Are you asking why it's slow, or how to get it fast?

Gail Shaw
Microsoft Certified Master: SQL Server, MVP, M.Sc (Comp Sci)
SQL In The Wild: Discussions on DB performance with occasional diversions into recoverability

We walk in the dark places no others will enter
We stand on the bridge and no one may pass

Steve Jones - SSC Editor SSC Guru Points: 728164 More actions · Answer 2

I'd agree that we need more information. Table defs, some sample data, indexes. It's too hard to guess at what could be going on. Don't forget that with larger joins you might end up with more work in tempdb to put that stuff together, and if you hit disk, it will be much, much slower.

Follow me on Twitter: http://www.twitter.com/way0utwest
Forum Etiquette: How to post data/code on a forum to get the best help
My Blog: www.voiceofthedba.com

souLTower SSCarpal Tunnel Points: 4026 More actions · Answer 3

OK, I figured it out. Strange indeed.

The purpose of the query is to determine which parts have not been used in the building of a widget.

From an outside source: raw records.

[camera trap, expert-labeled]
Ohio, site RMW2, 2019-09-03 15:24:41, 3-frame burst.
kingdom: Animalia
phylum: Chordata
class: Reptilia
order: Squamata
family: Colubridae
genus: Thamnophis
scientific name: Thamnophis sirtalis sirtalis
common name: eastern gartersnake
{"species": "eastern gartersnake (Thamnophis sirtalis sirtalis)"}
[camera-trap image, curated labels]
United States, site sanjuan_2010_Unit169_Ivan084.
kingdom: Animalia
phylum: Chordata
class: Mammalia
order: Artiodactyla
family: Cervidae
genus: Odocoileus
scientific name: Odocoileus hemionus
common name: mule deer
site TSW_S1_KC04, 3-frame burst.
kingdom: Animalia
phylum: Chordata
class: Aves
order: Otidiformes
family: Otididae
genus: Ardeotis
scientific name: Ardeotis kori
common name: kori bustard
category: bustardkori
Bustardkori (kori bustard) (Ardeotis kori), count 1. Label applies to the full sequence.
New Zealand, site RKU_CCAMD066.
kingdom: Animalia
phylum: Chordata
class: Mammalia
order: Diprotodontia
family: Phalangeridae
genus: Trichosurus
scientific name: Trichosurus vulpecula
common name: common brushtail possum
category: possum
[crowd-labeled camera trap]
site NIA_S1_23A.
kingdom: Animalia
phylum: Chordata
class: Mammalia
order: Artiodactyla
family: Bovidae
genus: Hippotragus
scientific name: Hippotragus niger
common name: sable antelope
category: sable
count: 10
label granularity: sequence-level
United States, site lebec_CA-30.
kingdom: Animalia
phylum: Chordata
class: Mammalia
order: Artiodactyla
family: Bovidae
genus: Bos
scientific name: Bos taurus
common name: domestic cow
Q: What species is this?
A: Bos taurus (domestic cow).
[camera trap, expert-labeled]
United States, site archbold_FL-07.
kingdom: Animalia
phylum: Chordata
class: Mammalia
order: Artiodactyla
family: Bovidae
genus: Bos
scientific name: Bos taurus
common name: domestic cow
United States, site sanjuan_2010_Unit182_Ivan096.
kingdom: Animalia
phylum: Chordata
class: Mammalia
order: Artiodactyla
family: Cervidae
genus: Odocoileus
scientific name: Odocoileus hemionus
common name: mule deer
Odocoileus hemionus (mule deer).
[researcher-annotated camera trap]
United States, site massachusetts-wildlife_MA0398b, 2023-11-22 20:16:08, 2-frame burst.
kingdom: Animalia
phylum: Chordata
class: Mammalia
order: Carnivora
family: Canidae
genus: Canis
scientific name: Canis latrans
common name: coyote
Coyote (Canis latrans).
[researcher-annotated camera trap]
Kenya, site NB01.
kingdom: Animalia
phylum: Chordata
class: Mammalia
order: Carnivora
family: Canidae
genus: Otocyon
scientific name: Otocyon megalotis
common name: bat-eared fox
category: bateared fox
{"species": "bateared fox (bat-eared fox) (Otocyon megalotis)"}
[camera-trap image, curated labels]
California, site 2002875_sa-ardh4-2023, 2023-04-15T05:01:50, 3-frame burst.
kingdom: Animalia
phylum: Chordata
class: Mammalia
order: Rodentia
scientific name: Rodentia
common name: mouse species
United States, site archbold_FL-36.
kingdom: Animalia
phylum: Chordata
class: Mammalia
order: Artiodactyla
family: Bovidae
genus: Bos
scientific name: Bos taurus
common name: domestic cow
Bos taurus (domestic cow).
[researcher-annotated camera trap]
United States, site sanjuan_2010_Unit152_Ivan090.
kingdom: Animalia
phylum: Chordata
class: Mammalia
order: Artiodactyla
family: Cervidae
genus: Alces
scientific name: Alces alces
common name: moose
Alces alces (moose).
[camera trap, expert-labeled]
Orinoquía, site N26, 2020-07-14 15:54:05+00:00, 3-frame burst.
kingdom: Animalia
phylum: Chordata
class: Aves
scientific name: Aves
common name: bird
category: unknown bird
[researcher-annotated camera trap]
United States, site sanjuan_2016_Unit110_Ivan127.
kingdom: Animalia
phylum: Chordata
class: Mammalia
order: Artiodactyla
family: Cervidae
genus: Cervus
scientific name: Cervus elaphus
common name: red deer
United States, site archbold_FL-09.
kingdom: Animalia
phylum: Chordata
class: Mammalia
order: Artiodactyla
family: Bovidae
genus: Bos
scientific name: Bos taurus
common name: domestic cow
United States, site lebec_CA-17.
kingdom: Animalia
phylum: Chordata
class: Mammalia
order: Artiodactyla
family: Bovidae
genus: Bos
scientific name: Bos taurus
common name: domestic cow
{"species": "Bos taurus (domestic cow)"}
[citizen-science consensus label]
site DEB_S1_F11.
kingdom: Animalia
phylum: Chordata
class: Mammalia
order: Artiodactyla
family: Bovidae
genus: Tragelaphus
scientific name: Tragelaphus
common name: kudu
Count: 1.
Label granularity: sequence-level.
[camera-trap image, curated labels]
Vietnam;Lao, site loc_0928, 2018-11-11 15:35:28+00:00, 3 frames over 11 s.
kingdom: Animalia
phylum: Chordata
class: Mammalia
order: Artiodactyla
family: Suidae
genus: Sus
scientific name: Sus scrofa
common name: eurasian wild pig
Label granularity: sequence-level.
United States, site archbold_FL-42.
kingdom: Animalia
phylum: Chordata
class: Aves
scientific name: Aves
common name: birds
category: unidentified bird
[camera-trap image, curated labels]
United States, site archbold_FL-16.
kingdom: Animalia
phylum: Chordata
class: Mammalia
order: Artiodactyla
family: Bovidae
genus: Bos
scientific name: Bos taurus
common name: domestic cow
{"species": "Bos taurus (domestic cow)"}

My first derived table is a listing of parts used in a widget. There are many many parts (200K), including duplicates.

My second derived table is a listing of parts that have been pulled from inventory for the given widget. Again there are many (150K) and there are duplicates.

My thinking was to decrease the number of rows being left joined by placing a distinct on each derived query. This reduced each to 100 rows. Since my output should be distinct I also had a distinct on that. For example:

SELECT DISTINCT X.partNumber FROM

(

SELECT DISTINCT P.partNumber from parts P inner join widgetParts WP on

P.partNumber = WP.partNumber

inner join widget W on WP.widgetID = W.widgetID

WHERE W.identifier = 'foo'

) X LEFT JOIN

(

SELECT DISTINCT P.partNumber from parts P inner join widgetInvoice W on

W.partNumber = P.PartNumber

WHERE W.invoice = 'XYZ'

) Y ON X.partNumber = Y.partNumber

WHERE Y.partNumber is null

My intent was to reduce the size of each side of the join. In looking more closely at the execution plan I see that the server decided to ignore the DISTINCT on each of the inner queries. This caused a left join between a 200K and 150K table.

My solution was to remove the outer distinct however I don't like that I had to do that. I'll have to review my data to make sure that nothing can be duplicated. I find it odd that the server would do this. Did it think I didn't want the distinct in there?